[Excerpt to read Boundary: Start]


(game on) Hockey season is once again in full force in Montreal, with the Montreal Canadiens taking on the Nashville Predators on October 19, the Edmonton Oilers on October 22, and the Anaheim Ducks on October 24, at home at the Bell Centre. But there’s something in store this weekend for basketball fans too: the NBA Canada Series welcomes the Minnesota Timberwolves and Boston Celtics in a pre-season game on October 20 at the Bell Centre, preceded by a meet-and-greet with players before the game, an NBA FIT Clinic with Robert Parish at Sun Youth Organization on Friday, and basketball activities for all during the NBA BIG Tour at Promenades St-Bruno on Saturday.

[Excerpt to read Boundary: End]
[Provided records Boundary: Start]

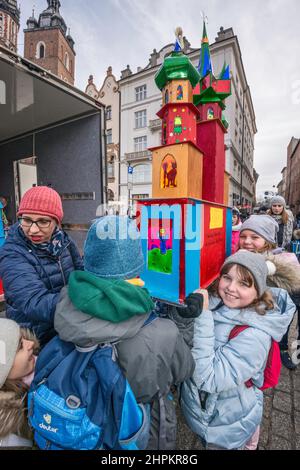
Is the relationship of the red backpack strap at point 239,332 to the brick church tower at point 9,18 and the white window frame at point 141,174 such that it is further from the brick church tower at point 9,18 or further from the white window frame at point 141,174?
the brick church tower at point 9,18

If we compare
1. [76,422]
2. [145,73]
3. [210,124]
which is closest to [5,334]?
[76,422]

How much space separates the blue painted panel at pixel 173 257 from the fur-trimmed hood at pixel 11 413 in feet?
2.88

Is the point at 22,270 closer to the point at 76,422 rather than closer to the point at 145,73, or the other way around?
the point at 76,422

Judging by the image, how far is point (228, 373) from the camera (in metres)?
1.13

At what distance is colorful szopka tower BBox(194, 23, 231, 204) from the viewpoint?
6.12 ft

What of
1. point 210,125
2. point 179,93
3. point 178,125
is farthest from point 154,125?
point 178,125

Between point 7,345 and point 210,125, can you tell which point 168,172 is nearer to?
point 210,125

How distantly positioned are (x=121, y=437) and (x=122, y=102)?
2717 cm

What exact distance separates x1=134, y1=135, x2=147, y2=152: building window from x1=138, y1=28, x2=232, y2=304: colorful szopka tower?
71.7ft

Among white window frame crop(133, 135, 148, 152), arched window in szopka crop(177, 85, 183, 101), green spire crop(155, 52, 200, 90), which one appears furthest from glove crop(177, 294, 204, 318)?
white window frame crop(133, 135, 148, 152)

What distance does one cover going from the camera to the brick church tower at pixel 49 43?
32062mm

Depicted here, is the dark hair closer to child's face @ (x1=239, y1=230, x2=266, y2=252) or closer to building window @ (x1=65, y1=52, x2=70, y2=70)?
child's face @ (x1=239, y1=230, x2=266, y2=252)

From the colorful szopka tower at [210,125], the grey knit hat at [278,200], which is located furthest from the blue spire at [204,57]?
the grey knit hat at [278,200]

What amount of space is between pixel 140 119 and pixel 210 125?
23.3m
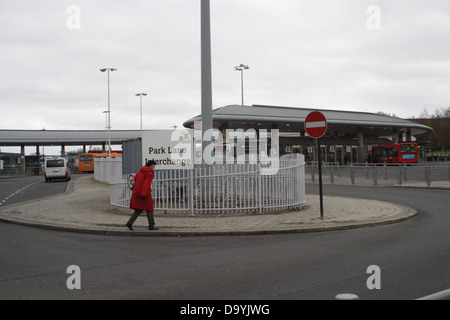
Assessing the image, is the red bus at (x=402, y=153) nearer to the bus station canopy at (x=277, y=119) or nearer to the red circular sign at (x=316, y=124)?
the bus station canopy at (x=277, y=119)

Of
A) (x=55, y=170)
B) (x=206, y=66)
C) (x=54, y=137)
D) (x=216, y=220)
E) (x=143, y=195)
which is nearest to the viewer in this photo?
(x=143, y=195)

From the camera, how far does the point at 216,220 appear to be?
10.4m

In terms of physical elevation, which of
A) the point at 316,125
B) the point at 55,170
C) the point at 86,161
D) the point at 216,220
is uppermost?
the point at 316,125

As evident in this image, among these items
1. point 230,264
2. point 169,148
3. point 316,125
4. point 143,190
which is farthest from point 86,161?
point 230,264

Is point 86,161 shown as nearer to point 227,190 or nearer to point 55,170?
point 55,170

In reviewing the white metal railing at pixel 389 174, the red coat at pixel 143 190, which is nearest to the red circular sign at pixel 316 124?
the red coat at pixel 143 190

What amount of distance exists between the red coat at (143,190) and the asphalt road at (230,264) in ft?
2.55

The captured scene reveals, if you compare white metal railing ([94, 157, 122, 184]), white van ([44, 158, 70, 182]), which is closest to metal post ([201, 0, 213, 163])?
white metal railing ([94, 157, 122, 184])

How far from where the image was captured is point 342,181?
28.1 metres

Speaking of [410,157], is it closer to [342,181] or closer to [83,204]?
[342,181]

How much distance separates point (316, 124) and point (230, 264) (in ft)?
17.1

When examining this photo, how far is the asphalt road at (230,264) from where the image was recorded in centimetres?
491

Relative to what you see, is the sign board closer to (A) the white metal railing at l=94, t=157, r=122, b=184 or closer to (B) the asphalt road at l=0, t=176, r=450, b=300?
(B) the asphalt road at l=0, t=176, r=450, b=300
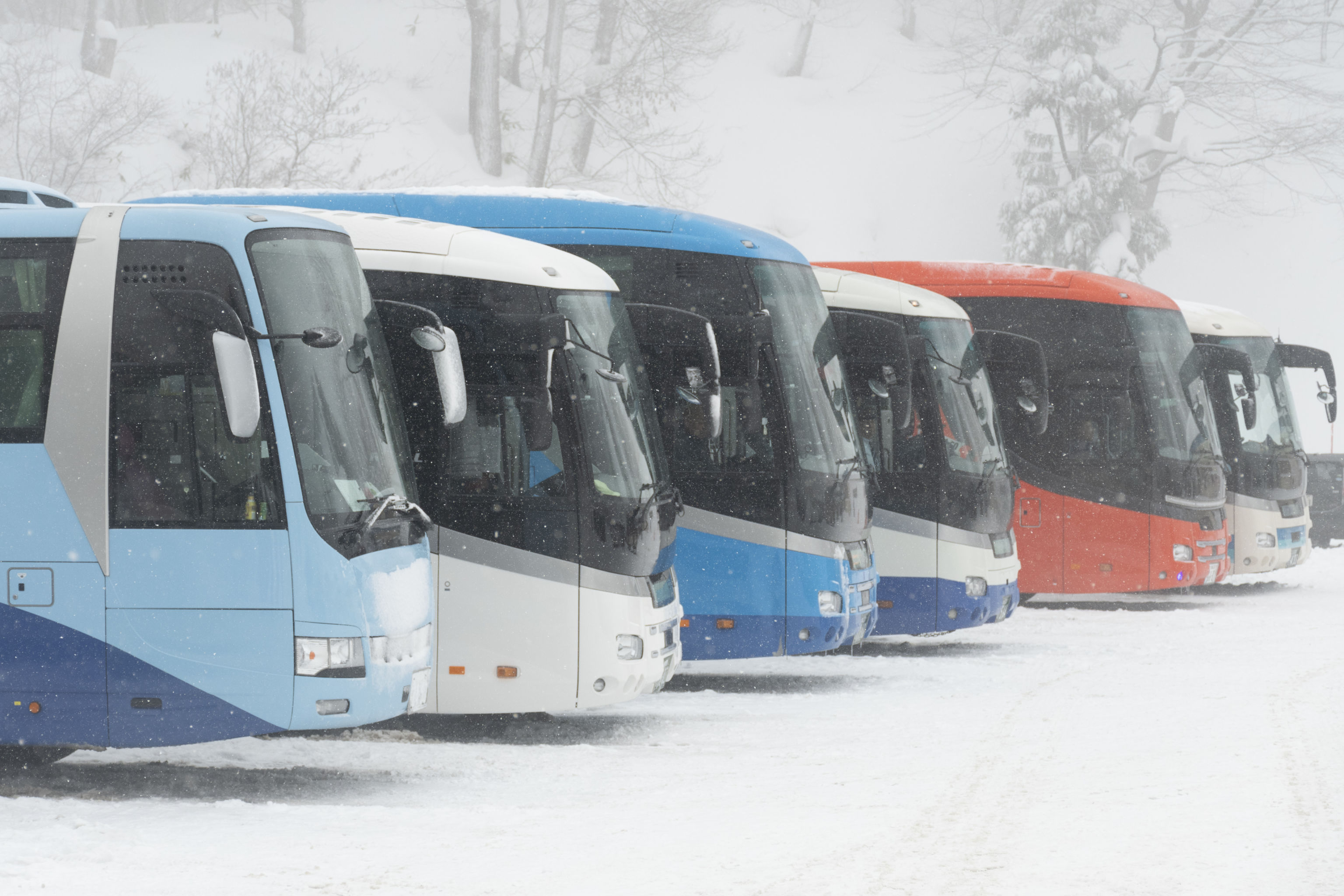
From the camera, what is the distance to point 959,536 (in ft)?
48.7

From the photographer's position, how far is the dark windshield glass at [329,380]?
8281 millimetres

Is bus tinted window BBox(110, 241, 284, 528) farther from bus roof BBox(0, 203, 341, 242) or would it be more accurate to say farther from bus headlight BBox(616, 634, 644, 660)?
bus headlight BBox(616, 634, 644, 660)

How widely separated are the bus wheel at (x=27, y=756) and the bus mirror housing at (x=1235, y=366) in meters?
14.3

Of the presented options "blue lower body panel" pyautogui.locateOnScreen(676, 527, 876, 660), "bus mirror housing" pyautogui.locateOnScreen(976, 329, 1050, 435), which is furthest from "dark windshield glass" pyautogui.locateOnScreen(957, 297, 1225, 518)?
"blue lower body panel" pyautogui.locateOnScreen(676, 527, 876, 660)

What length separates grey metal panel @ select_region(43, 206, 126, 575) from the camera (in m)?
8.28

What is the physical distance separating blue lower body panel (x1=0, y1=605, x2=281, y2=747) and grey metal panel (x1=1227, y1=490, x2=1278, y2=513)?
1522 cm

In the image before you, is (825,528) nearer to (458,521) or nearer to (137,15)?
(458,521)

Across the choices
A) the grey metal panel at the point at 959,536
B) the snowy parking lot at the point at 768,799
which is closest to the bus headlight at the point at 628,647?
the snowy parking lot at the point at 768,799

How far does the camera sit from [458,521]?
10.2 metres

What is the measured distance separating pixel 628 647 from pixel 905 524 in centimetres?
517

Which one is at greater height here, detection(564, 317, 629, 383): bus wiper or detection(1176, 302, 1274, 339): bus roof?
detection(1176, 302, 1274, 339): bus roof

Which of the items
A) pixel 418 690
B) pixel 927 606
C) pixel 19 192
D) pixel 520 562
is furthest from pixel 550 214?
pixel 927 606

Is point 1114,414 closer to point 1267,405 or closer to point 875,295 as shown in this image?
point 875,295

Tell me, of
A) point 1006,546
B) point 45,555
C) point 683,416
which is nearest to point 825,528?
point 683,416
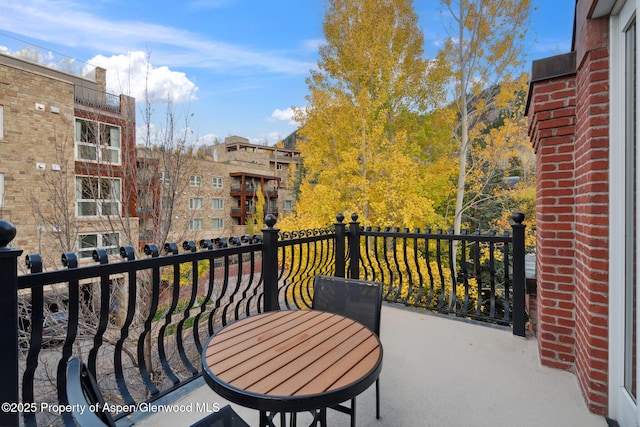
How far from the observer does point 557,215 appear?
2.28 meters

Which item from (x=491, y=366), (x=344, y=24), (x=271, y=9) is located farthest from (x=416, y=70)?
(x=491, y=366)

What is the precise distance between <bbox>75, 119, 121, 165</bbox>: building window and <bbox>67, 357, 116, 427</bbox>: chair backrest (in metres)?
7.45

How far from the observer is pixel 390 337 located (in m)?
2.89

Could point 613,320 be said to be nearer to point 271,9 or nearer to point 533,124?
point 533,124

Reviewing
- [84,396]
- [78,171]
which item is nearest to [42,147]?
[78,171]

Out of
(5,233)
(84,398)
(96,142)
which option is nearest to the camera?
(84,398)

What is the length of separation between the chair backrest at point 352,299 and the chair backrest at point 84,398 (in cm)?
139

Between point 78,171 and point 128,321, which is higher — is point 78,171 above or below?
above

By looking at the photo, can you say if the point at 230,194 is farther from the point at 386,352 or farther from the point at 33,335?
the point at 33,335

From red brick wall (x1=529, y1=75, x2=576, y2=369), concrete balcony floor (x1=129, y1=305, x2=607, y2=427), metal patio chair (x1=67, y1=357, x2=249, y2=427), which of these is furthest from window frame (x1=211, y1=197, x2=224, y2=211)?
metal patio chair (x1=67, y1=357, x2=249, y2=427)

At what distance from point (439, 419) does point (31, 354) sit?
210cm

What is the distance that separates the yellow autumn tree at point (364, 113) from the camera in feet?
27.7

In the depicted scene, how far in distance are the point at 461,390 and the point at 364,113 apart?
778cm

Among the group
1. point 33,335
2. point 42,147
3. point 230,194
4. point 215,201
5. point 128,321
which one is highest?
point 42,147
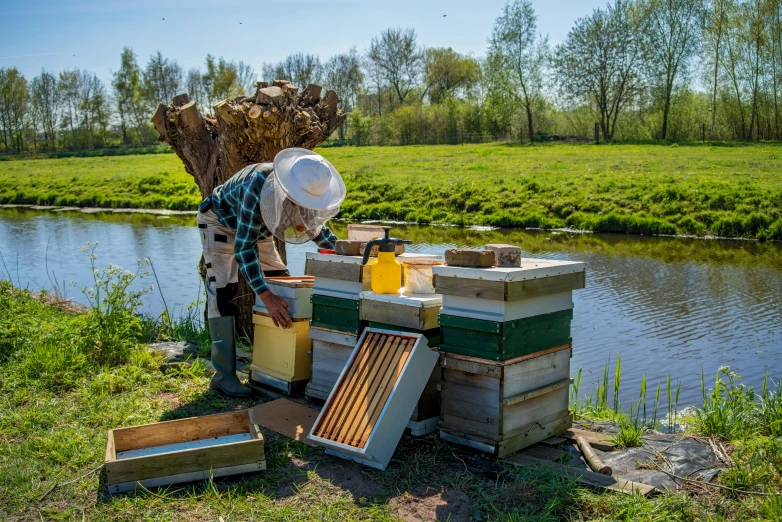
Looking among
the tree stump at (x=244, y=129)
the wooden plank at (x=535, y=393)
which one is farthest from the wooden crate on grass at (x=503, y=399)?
the tree stump at (x=244, y=129)

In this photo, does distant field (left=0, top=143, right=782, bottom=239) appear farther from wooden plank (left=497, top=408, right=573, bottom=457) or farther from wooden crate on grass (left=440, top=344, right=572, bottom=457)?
wooden crate on grass (left=440, top=344, right=572, bottom=457)

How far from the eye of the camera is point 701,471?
431cm

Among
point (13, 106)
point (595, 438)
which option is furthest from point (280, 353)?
point (13, 106)

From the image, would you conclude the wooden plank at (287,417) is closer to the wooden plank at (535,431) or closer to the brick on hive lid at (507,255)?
the wooden plank at (535,431)

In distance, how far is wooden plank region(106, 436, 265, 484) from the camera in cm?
412

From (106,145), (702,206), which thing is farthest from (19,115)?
(702,206)

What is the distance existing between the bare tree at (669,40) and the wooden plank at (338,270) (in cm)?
4122

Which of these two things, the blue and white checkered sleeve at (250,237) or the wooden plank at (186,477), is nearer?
the wooden plank at (186,477)

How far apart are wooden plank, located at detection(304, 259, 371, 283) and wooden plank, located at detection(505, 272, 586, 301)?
1281 millimetres

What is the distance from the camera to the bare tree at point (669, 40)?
4106cm

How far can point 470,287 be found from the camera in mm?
4477

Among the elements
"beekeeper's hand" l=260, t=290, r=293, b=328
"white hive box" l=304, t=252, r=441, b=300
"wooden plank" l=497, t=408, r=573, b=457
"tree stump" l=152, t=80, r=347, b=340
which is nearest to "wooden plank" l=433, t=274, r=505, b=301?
"white hive box" l=304, t=252, r=441, b=300

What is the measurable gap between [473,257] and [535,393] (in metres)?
1.00

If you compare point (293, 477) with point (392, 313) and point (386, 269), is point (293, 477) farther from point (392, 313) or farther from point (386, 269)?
point (386, 269)
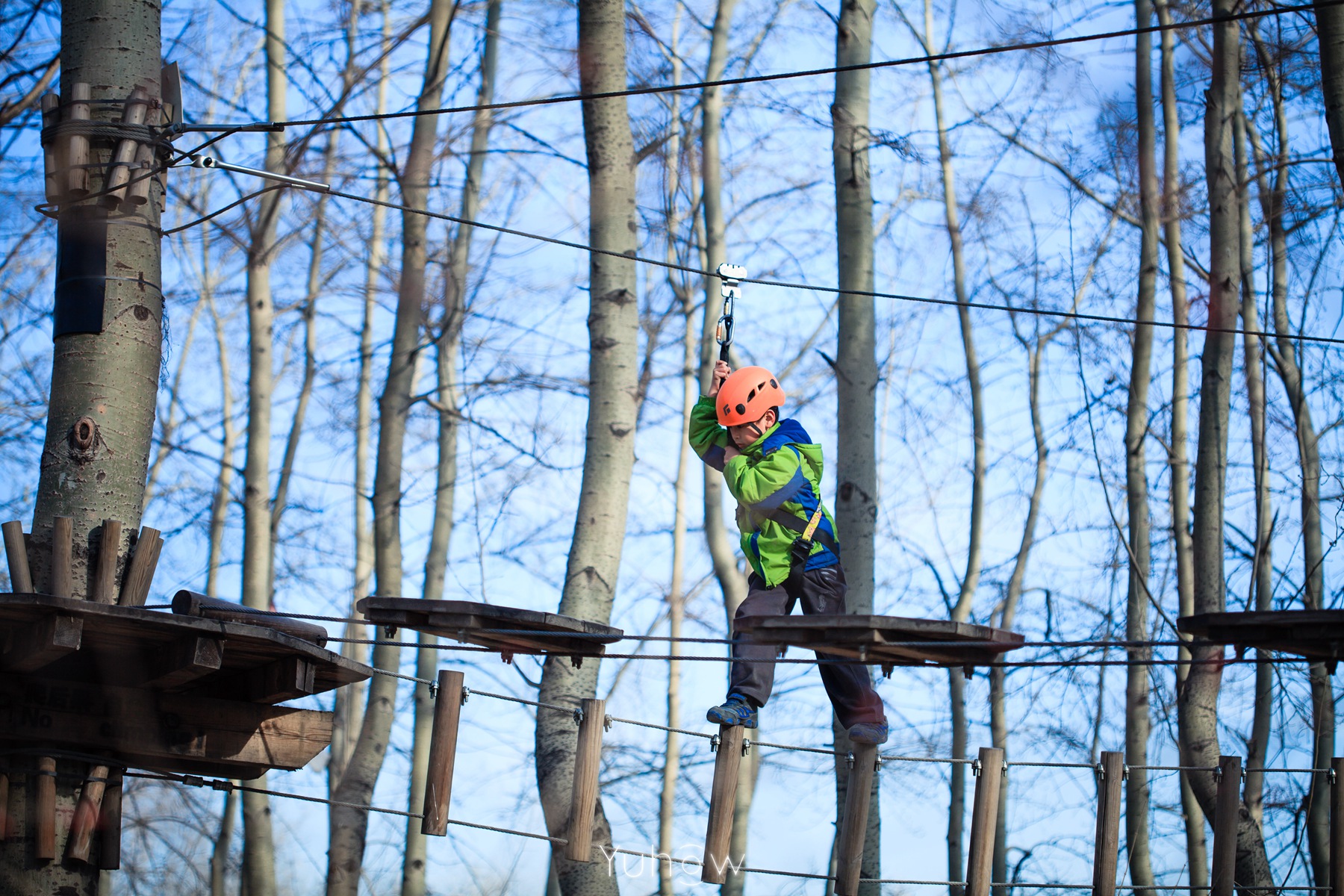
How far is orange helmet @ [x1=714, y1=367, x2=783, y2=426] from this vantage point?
5348 millimetres

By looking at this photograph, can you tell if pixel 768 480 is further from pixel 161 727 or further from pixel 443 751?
pixel 161 727

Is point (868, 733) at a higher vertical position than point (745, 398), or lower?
lower

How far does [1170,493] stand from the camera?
12.7 meters

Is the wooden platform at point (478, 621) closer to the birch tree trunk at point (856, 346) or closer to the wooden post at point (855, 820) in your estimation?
the wooden post at point (855, 820)

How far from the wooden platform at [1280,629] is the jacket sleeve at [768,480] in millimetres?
1524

[Provided records Boundary: End]

In the Montreal sports excerpt, which two NBA teams meet in the October 20 pre-season game at the Bell Centre?

Result: The Minnesota Timberwolves and the Boston Celtics.